▸ **Your task**:
Rewrite the stretch from "It was taken" through "are my guesses." in the essay on American gun culture, putting "armed attacker" wherever "active shooter" appears.

▸ **Passage shown**:
* start *
Each of America’s mass shootings sparks a gun rights debate that misses the root of the problem: a culture of violence.
I grew up in Colorado’s Rocky Mountains, an hour’s drive from the King Soopers where this week’s shooting took place. My childhood was steeped in America’s rural gun culture. As a boy I shot my own Marlin .22 rifle, mostly at targets but occasionally aiming hollow-point bullets into streams and ponds for the fun of seeing big splashes. I helped my father reload ammunition for other firearms, including .223 rounds for his collection of AR-15 rifles. I attended the University of Colorado at Boulder for four years, one of them while living in its Kittredge dormitories on the south edge of campus, two miles from this week’s shooting.
It was taken as gospel in my family that the solution to a bad guy with a gun is a good guy with a gun. The question, “What if nobody had guns?” never came up. Nationally, it probably can’t. Even advocates of gun control push only marginal measures, such as banning assault weapons, but any gun can be used in an assault and so can other weapons.
The problem lurks farther down the chain of events that produces an active shooter. If the only change we made in America was getting rid of guns, would the violence end? If the ingredients that made an active shooter were altered so that he did not want to kill people, would it matter that guns were available? No and no, are my guesses.
From within America, it’s hard to notice the country’s obsession with militaristic conflict, but from a culture that does not share that obsession it becomes blindingly obvious. It pervades every corner of America, hardening into contentiousness and fierce tribalism so ubiquitous that we become accustomed to them and don’t realize that they’re not the default for human society. I didn’t notice the constant conflict in America until moving to Japan almost 19 years ago. Seething gave way to safety. Few people even gesture angrily at other motorists, much less want to kill for killing’s sake.
The ones who do, however, manage to get it done, and this is instructive. American commentators sometimes say that mass shooters would not do as much damage without guns, but Japan’s rare killers have found ways.
* end *
▸ **Information shown**:
* start *
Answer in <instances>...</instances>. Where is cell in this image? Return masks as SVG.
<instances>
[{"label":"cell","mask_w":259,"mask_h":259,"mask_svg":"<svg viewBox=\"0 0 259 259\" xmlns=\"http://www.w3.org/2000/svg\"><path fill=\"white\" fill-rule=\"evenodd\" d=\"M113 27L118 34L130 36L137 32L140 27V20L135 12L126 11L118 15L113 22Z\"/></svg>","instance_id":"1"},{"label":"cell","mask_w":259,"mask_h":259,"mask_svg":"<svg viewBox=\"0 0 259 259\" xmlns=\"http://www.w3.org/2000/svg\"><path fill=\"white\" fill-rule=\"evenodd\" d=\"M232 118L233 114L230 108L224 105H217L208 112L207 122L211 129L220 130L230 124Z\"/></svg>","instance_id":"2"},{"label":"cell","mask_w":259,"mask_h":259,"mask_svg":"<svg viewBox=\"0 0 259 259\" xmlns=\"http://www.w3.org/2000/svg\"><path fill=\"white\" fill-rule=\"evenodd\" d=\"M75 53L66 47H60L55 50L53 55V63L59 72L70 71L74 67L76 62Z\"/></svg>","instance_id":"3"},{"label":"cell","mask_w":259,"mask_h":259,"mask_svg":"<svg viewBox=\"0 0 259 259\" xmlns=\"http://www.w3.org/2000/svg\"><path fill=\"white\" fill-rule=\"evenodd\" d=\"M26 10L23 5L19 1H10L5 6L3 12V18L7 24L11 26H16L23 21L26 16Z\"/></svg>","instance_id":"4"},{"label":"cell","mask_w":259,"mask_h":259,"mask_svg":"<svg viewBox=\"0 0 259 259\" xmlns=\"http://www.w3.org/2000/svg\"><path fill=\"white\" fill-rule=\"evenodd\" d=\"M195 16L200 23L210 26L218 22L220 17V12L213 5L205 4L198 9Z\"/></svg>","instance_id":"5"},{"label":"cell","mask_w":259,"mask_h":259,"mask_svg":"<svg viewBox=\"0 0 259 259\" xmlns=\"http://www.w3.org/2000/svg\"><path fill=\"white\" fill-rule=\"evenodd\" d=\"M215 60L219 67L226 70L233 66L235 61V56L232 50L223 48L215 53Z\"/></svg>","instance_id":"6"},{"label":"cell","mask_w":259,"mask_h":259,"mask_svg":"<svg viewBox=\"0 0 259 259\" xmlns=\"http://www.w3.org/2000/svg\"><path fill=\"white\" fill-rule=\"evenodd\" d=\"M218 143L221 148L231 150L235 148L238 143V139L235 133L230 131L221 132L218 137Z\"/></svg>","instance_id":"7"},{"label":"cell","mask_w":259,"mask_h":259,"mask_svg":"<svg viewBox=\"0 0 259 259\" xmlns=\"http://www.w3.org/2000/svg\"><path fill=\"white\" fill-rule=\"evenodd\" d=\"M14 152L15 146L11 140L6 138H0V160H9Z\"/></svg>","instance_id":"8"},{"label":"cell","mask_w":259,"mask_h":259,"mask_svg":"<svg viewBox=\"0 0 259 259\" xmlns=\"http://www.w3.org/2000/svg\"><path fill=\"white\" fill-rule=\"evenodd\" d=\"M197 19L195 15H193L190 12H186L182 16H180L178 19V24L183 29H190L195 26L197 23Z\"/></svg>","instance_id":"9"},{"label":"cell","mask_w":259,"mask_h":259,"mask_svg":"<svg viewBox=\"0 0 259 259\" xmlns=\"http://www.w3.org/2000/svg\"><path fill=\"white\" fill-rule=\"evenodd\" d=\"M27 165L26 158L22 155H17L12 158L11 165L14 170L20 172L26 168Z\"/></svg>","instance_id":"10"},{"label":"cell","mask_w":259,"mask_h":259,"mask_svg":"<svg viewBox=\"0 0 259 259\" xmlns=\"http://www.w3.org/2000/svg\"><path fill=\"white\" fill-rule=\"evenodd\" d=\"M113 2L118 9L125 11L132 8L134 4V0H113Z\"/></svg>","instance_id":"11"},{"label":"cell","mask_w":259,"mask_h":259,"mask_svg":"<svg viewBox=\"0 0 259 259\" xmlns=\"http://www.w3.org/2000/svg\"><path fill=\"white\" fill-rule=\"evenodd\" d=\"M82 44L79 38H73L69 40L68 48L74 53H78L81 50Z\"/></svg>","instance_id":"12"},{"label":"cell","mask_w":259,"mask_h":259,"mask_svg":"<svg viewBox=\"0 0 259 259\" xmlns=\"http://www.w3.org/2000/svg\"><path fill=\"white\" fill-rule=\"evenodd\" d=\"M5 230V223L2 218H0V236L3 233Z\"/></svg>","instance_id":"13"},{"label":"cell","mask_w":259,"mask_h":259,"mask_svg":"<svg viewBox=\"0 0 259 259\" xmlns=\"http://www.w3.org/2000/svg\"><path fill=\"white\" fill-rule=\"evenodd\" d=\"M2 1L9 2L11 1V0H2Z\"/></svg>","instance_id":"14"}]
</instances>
* end *
▸ **Task response**:
It was taken as gospel in my family that the solution to a bad guy with a gun is a good guy with a gun. The question, “What if nobody had guns?” never came up. Nationally, it probably can’t. Even advocates of gun control push only marginal measures, such as banning assault weapons, but any gun can be used in an assault and so can other weapons.
The problem lurks farther down the chain of events that produces an armed attacker. If the only change we made in America was getting rid of guns, would the violence end? If the ingredients that made an armed attacker were altered so that he did not want to kill people, would it matter that guns were available? No and no, are my guesses.